8/10/15- Santa Fe- Chair Duets
Me and Holly were put into a group and told to create chair duet of 6 movements (3 each). I had never done chair duets before so this was a learning experience but I managed to keep up. We began to devise these first few moments and we began to see a story developing even this early on of a couple perhaps arguing. We were asked to add more movements and the story that we had already in our heads influenced our other movements. We interacted a lot with each other and many of my moves involved me getting up from my chair and interacting with Holly sitting down, I thought that this would look interesting as it used different levels and it seemed to work well. The music being played in the back ground was Santa Fe and our movements were in time with it. We then pared up with another pair and became a small group and devised additional moves with two sets of chairs facing each other.
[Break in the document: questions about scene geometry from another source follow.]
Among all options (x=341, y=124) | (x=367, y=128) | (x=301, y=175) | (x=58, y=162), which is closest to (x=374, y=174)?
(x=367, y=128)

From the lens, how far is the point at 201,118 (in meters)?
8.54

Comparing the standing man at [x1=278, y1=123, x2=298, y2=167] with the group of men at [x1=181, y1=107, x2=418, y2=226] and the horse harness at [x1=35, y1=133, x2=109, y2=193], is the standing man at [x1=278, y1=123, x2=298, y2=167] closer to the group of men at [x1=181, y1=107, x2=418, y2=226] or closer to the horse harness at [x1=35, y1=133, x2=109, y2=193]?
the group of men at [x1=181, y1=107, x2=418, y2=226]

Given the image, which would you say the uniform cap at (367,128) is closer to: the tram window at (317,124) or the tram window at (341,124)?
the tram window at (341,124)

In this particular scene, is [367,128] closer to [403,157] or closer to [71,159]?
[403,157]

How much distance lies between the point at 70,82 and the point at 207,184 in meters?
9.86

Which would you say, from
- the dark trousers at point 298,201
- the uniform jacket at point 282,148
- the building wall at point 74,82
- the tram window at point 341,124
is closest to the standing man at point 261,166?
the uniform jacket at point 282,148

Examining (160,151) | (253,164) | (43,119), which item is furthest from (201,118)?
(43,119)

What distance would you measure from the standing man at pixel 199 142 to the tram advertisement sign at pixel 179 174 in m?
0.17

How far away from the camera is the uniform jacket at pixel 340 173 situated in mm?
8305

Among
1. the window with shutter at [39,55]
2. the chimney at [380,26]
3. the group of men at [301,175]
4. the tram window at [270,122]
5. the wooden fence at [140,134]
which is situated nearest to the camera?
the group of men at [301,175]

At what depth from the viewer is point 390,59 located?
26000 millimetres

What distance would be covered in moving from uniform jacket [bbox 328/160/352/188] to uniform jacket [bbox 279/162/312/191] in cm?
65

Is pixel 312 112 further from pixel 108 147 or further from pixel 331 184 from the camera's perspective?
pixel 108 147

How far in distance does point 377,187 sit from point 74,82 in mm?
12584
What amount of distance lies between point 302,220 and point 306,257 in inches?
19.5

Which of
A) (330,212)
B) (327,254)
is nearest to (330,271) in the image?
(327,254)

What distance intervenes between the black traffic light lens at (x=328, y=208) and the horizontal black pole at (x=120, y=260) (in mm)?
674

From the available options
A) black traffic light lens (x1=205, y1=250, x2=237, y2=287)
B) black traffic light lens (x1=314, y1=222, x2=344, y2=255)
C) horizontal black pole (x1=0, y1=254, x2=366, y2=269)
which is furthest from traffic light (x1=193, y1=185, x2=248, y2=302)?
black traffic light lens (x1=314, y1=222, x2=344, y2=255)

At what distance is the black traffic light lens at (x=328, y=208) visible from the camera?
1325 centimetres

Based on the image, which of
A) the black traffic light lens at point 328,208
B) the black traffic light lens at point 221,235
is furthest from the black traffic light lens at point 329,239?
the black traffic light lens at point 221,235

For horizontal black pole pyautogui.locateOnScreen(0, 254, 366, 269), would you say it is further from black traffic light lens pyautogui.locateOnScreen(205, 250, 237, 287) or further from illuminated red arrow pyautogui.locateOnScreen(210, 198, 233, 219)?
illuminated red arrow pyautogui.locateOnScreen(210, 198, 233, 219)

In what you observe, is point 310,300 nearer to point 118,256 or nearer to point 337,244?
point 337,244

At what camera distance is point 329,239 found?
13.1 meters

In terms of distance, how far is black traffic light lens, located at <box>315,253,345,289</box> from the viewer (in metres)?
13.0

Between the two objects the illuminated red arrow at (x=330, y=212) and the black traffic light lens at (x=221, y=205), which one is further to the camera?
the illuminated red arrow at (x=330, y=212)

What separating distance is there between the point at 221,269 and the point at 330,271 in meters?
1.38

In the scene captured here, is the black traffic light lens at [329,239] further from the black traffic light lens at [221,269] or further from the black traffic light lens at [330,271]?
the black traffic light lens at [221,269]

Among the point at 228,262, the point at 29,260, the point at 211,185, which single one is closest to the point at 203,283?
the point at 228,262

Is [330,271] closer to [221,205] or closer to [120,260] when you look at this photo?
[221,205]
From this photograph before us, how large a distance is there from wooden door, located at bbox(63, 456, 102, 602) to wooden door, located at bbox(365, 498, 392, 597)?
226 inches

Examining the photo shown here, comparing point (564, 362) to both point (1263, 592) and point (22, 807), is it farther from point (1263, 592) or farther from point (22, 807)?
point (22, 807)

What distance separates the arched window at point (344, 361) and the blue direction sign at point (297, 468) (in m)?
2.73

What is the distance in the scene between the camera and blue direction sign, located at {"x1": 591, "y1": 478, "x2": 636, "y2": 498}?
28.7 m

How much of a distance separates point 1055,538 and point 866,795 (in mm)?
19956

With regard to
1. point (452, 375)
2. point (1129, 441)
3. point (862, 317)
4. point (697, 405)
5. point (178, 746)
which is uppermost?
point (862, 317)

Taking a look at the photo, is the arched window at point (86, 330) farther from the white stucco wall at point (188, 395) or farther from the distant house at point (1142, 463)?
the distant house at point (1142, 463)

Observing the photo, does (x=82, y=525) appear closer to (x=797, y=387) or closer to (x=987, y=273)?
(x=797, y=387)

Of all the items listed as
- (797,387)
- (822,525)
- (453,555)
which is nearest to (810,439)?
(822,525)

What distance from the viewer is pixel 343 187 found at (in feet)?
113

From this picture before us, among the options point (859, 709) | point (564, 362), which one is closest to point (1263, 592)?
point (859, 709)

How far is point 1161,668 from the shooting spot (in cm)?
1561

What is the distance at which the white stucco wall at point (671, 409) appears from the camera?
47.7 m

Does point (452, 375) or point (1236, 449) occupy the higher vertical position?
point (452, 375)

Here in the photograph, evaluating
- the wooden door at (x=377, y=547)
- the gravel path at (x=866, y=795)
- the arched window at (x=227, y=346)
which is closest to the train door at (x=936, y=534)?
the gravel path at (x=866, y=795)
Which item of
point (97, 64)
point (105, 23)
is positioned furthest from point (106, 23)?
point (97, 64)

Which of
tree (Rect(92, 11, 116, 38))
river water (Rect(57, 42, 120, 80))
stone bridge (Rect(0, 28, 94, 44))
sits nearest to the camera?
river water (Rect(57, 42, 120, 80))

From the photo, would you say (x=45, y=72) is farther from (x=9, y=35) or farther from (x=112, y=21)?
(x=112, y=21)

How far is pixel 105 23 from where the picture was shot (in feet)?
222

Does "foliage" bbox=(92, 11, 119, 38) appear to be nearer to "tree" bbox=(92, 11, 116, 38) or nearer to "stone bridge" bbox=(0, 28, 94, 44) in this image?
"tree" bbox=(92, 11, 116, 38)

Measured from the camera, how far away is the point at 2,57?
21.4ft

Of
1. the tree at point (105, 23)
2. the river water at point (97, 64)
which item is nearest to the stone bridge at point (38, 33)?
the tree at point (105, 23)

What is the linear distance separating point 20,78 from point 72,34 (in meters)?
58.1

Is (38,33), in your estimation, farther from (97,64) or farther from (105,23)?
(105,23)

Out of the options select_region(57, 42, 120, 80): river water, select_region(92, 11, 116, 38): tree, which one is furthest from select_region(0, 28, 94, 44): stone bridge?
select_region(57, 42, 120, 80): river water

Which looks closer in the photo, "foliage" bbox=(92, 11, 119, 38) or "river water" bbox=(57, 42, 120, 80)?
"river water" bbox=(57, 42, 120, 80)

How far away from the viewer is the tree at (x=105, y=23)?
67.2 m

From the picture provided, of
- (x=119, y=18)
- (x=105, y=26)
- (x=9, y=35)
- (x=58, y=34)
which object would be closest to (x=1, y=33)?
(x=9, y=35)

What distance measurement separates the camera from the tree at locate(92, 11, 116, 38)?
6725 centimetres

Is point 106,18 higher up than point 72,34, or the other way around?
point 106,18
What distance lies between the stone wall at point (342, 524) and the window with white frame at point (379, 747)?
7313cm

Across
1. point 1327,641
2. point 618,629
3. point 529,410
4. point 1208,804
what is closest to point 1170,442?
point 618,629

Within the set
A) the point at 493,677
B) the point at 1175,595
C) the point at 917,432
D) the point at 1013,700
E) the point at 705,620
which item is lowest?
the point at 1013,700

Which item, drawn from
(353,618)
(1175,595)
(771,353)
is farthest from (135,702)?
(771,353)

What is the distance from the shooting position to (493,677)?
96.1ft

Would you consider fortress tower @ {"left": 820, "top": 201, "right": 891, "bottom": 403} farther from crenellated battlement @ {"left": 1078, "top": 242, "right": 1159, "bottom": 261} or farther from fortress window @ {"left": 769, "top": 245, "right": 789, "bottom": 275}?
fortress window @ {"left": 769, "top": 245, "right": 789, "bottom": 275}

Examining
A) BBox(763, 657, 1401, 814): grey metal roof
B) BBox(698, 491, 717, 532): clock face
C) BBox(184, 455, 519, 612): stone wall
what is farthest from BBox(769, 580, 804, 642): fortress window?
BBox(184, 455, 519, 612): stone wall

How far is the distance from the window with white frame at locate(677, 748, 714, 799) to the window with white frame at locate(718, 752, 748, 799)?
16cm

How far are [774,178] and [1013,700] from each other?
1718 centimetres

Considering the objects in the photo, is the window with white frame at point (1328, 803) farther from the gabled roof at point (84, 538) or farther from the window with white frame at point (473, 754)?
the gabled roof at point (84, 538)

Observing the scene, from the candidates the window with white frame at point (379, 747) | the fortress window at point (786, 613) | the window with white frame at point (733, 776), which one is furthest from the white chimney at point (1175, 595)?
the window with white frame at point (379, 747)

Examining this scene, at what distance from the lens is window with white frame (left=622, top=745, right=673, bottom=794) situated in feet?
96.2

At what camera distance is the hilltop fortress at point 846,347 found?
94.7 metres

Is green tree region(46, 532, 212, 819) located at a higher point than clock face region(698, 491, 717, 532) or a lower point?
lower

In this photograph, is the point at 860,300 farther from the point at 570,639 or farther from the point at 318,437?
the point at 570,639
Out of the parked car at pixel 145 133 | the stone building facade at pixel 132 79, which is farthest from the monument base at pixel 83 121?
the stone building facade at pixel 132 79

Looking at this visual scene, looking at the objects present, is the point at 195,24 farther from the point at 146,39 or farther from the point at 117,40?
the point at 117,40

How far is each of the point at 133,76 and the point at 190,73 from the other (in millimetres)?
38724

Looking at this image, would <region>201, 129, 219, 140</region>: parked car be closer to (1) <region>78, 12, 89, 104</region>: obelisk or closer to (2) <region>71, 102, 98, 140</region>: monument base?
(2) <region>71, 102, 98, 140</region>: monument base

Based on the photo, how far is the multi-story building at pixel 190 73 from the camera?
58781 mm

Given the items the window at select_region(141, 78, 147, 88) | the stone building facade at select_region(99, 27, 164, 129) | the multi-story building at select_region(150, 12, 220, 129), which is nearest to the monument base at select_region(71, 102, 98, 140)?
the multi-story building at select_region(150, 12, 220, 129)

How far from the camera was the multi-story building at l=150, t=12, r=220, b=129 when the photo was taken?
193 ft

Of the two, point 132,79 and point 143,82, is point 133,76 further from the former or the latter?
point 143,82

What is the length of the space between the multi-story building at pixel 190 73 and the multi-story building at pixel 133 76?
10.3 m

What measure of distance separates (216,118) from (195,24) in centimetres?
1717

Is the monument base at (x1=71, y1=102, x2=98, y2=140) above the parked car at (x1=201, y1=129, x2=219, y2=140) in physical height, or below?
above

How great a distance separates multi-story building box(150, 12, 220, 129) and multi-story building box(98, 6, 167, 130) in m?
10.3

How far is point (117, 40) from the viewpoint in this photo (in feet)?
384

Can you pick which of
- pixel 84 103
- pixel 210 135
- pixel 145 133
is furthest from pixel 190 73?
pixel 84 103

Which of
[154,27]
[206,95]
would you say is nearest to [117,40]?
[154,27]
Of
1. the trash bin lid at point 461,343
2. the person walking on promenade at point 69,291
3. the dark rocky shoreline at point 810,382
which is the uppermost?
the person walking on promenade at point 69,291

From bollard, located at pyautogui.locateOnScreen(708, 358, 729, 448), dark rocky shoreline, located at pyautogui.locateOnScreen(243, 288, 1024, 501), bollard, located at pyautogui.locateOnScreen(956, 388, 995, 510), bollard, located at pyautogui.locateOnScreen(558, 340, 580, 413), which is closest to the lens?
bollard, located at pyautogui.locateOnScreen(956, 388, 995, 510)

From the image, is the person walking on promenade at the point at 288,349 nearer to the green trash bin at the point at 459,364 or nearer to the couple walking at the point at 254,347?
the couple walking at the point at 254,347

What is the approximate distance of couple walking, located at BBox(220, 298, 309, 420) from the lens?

I suggested we use diagonals to switch chairs with the other pair as i felt it would look more interesting than merely switching chairs with the person in front of us.
After we had finished polishing our whole chair duet/ performance the whole class were brought back together and we used the chairs to make two lines of chairs opposite each other, to represent a train carriage and we used our chair duets during the song. We played around with different ideas like acting normally (as if on a train) and then when the second chorus came in we would all do our movements but this looked a little messy and cramped. It also was very sudden as we all began our duets after acting naturalistic. I suggested we start quite naturalistic and slowly throughout the song our 'normal train movements' would become more dance and physical theatre centric until we finally performed our duets. We tried my idea and while it did fix the problem of suddenness it still felt cramped when everyone was doing their movements at the end. In the end we settled on the idea of different groups doing their movements one at a time throughout the second half of the song, which seemed to work best of all the ideas we had.